Introduction¶
Nitro is flexible framework for intercepting and altering system calls inside virtual machines. It provides users with a stream of events about what the machine is doing and allows the user to perform arbitrary inside the virtual machine. Even better, all this is done in a way that is completely transparent to the virtual machine in question.
On a more technical level, Nitro is a virtual machine introspection system that, through the use of clever kernel-level functionality, allows the host system to pause virtual machine execution when system calls happen. While the virtual machine execution is paused, Nitro carefully dissects critical operating system data structures from its memory to understand the state of the system: what the system was doing when the system call took place. All this information is then passed to the user who can decide what to do with it. For example, the user might want to extract further information from the virtual machine or perform additional analysis that is specific to their use case or simply save the gathered data into a database.

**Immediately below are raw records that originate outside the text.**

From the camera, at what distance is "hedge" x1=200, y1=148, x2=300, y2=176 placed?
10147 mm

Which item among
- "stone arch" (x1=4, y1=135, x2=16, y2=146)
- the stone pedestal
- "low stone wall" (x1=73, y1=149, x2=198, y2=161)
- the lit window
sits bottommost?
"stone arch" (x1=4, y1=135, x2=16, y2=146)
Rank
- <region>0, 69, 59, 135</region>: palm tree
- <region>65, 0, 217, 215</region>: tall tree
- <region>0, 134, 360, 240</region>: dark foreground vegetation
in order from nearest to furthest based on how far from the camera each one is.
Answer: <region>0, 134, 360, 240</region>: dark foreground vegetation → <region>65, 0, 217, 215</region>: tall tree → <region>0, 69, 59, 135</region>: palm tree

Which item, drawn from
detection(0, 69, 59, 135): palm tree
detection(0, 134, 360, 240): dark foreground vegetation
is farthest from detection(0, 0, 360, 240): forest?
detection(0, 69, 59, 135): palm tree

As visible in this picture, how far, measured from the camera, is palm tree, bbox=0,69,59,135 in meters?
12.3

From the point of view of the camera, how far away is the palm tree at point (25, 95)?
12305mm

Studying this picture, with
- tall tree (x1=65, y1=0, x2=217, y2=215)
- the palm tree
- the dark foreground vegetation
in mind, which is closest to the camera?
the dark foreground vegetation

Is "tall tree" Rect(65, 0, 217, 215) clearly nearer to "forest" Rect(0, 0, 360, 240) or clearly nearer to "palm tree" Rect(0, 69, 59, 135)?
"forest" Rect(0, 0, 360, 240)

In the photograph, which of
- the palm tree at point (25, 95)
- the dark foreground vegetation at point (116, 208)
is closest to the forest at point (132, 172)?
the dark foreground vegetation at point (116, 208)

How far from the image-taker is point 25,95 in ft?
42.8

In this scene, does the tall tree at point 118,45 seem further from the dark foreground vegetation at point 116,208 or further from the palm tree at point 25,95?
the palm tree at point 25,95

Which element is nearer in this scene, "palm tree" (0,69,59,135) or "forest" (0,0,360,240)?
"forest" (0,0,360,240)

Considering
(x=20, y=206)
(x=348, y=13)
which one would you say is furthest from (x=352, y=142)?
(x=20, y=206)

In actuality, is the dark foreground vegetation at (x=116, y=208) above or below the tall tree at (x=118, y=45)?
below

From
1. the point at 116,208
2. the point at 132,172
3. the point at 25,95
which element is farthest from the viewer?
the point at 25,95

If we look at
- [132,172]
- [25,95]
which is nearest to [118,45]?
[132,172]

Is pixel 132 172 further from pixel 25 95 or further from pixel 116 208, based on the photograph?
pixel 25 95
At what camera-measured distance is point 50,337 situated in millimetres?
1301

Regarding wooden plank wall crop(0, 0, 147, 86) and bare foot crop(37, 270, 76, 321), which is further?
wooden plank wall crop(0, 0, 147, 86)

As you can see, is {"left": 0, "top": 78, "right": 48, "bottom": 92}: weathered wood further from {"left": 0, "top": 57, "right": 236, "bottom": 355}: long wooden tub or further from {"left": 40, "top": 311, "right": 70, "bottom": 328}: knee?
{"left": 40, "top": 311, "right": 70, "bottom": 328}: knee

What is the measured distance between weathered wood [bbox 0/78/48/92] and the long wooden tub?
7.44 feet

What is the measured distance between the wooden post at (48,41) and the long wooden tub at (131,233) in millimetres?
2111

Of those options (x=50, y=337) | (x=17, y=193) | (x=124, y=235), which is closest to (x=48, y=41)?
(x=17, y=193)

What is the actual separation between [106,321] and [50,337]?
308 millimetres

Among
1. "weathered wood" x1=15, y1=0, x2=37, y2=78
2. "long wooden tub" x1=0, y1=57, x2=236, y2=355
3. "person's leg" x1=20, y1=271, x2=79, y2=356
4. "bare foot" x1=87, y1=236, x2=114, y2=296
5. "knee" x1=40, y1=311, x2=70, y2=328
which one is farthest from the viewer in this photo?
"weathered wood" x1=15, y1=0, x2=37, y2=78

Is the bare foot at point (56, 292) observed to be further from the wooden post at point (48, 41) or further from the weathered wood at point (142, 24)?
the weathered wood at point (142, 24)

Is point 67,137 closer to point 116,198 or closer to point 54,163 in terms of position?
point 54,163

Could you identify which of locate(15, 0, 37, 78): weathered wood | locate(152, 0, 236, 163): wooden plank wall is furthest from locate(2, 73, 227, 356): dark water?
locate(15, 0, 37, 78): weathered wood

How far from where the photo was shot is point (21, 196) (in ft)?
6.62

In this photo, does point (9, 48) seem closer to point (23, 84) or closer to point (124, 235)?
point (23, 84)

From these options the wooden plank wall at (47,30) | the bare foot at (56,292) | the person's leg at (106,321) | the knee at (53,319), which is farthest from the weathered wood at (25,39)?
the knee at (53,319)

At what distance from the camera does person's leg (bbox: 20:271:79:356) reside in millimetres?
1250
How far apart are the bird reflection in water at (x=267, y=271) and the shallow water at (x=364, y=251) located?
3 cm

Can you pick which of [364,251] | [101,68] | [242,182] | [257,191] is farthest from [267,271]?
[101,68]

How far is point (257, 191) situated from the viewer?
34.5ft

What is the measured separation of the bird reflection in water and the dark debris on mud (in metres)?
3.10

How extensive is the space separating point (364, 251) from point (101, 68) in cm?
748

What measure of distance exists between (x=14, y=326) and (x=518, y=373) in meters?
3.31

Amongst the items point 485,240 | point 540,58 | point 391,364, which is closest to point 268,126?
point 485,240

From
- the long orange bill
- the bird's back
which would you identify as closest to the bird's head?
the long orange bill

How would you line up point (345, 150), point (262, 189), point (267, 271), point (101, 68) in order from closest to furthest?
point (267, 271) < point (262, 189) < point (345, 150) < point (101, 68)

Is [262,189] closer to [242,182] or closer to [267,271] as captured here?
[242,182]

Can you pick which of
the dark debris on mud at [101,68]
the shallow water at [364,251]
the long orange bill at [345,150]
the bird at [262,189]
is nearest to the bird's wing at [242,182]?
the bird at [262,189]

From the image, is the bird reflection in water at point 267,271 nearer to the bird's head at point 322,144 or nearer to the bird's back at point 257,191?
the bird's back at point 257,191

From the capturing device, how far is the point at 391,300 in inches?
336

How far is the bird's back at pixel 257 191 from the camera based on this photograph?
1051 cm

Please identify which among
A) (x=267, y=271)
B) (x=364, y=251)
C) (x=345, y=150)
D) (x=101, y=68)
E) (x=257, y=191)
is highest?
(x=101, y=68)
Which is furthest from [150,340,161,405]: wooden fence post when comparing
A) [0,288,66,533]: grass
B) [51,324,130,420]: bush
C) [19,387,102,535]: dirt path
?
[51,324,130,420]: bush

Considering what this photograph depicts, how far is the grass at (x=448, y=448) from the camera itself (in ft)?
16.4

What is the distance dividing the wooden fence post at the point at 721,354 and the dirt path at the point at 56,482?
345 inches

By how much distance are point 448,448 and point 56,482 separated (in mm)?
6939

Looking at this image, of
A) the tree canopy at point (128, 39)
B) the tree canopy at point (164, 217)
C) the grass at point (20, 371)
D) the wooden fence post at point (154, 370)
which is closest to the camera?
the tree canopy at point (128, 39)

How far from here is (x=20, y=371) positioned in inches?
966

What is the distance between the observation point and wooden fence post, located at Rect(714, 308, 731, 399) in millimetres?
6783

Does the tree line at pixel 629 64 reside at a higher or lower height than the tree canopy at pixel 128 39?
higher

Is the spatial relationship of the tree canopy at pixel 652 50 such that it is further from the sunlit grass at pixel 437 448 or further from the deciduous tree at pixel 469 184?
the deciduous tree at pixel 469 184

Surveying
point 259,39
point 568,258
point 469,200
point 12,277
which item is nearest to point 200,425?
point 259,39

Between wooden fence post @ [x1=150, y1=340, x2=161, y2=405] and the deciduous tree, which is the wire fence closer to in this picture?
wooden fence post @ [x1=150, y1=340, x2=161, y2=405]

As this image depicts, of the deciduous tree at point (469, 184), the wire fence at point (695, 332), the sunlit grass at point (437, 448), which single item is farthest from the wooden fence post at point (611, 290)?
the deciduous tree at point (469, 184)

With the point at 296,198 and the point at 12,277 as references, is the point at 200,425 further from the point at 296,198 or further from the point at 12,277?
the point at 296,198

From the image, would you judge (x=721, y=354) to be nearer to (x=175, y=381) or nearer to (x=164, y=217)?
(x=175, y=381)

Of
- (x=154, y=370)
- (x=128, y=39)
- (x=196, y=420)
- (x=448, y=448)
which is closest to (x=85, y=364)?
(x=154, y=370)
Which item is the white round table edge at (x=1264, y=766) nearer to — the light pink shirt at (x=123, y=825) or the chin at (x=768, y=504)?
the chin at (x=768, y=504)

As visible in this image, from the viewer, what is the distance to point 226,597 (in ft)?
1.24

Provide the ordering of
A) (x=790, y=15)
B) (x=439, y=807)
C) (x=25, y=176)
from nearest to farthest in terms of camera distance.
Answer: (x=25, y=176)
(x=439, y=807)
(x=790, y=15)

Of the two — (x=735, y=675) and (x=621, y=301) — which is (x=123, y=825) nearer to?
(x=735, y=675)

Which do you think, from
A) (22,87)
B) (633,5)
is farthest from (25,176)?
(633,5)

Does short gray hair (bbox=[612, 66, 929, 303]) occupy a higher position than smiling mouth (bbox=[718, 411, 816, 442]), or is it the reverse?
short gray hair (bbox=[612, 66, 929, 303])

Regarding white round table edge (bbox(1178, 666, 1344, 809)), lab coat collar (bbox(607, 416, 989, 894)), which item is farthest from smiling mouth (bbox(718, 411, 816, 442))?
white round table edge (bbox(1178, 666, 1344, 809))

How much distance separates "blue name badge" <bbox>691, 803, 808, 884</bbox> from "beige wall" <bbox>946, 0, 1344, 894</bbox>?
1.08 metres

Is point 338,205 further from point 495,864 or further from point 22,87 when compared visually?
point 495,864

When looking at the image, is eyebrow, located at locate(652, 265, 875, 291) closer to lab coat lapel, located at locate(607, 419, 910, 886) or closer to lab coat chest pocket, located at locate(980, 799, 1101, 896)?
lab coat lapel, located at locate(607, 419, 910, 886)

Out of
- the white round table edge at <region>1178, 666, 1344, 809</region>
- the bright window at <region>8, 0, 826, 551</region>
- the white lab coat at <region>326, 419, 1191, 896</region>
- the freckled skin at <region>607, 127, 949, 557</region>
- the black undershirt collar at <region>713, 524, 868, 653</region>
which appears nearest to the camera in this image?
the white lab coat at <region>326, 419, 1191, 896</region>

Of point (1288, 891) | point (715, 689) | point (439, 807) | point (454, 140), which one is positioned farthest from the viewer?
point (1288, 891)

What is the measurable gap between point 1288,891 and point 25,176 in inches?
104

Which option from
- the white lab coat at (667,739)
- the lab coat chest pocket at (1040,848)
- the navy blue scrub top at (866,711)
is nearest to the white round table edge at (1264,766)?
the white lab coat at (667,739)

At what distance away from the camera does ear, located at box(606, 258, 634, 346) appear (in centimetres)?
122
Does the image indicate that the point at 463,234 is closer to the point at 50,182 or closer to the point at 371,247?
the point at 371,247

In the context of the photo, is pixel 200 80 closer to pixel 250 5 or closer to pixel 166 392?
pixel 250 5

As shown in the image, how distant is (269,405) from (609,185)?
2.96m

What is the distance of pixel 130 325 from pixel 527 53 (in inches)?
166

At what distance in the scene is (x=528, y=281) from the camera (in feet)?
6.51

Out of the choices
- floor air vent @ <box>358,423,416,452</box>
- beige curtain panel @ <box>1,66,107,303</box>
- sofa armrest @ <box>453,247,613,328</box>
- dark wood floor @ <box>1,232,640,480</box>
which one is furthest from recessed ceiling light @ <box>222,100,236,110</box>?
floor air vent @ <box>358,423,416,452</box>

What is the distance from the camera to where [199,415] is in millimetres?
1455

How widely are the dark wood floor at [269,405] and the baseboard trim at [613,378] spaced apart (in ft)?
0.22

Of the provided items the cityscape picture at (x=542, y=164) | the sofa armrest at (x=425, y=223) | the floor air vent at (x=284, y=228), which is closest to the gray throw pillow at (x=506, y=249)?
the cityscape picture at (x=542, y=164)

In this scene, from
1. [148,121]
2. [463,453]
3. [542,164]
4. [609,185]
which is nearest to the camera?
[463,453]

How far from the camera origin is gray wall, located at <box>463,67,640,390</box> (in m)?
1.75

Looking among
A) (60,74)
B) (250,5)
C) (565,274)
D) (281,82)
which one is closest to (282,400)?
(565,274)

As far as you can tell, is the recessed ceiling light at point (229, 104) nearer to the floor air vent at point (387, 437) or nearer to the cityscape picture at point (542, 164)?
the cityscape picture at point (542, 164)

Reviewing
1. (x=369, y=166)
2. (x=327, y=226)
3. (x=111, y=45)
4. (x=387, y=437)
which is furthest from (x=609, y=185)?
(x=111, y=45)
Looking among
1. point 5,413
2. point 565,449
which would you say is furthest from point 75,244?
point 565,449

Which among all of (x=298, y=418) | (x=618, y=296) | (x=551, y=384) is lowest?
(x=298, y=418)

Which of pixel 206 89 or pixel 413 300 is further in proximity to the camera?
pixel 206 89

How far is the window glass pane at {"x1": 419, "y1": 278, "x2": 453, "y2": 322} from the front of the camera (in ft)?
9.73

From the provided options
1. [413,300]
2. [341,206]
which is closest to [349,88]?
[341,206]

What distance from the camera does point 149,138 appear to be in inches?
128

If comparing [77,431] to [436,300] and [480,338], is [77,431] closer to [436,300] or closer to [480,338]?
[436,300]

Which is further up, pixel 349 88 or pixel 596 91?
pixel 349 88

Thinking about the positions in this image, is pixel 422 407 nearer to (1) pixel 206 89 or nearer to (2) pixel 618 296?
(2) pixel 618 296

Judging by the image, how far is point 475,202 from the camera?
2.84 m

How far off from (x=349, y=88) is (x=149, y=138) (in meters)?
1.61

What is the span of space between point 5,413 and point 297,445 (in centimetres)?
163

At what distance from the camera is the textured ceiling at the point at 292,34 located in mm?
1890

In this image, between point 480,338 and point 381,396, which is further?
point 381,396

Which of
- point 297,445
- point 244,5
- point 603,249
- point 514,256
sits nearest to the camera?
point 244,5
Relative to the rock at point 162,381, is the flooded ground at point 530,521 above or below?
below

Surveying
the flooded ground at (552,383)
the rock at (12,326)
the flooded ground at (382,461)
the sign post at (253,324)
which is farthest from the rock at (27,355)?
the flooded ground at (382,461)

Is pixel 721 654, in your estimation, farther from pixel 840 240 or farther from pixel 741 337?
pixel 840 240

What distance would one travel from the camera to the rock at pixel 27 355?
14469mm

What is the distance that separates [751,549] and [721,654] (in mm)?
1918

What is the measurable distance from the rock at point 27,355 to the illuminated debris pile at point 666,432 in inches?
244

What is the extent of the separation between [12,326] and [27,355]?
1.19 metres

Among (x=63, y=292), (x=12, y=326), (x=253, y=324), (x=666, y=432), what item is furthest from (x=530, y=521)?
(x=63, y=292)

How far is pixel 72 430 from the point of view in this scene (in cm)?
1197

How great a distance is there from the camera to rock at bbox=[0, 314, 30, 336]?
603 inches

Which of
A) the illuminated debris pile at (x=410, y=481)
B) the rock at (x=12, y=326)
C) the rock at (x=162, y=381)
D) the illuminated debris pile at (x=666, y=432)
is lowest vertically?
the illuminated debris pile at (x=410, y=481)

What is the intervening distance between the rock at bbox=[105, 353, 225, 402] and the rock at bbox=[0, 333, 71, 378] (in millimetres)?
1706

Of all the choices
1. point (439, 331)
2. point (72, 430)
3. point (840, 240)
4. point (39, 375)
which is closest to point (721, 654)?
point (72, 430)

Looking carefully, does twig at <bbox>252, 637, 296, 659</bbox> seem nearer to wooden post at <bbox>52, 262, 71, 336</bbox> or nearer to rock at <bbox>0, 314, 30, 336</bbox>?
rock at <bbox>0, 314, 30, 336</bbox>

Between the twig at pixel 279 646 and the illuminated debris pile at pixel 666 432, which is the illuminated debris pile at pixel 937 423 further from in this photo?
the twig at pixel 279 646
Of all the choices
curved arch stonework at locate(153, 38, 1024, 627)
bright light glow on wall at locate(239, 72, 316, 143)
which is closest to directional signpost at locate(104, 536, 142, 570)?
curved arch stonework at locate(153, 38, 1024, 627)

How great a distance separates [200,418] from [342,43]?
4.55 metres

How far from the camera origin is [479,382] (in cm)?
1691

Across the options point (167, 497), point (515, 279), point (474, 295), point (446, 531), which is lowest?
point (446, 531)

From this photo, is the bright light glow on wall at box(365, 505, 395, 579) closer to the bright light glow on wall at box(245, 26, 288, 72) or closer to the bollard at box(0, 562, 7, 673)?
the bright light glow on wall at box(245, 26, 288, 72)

For the end user, Nitro provides a simple Python API for attaching to virtual machines, subscribing to different kinds of events from them and a way to react to those events.
Why You Might Want to Consider Nitro¶
You might want to use Nitro when you need to have a low-level view of what your systems are doing. While Nitro aims to provide a lot of higher-level information on the system’s state, at the most basic level Nitro offers you with tools for inspecting (and altering) virtual machine’s CPU state and contents of its memory. If you are interested in what exactly the system is doing and want a comprehensive view of the entire machine, Nitro might be for you.
Alternatively, you might already have system for monitoring your virtual machines but you are concerned about how trustworthy the reported monitoring information is. Maybe you have reasons to believe that something is altering the data your monitoring probes collect. As Nitro resides entirely outside the bounds of the virtual machine it monitors, it is well protected against attacks that might want to alter the information it collects.
Or maybe you need a monitoring system that is transparent to the virtual machines, a system where the VM does not even know it is being monitored. For example, it is common for malware to try to actively detect if they are being monitored and change their behavior if they believe they are being watched. Maybe you do not want to or cannot alter the virtual machines but still want to be able to have some idea about what is going inside of them. Nitro can help you here.
It is also possible that you want to ensure that your software operates correctly whatever happens. Nitro aims to help you there by providing you with the tools for simulating abnormal system behavior. For example, how do you test your software for hardware failures or uncommon system call return values that almost never happen. Traditionally, bugs related to these things have been hard to replicate and fix. One of goals for the project is to make this feasible by providing tools for faking strange and uncommon events.
State of the Project¶
Nitro is still under heavy development and things are bound to change and evolve as the project progresses. While the core aspects of Nitro are in place, many of the finer features are still shaping up. APIs are likely to change as we iterate the design to find the best possible form for Nitro.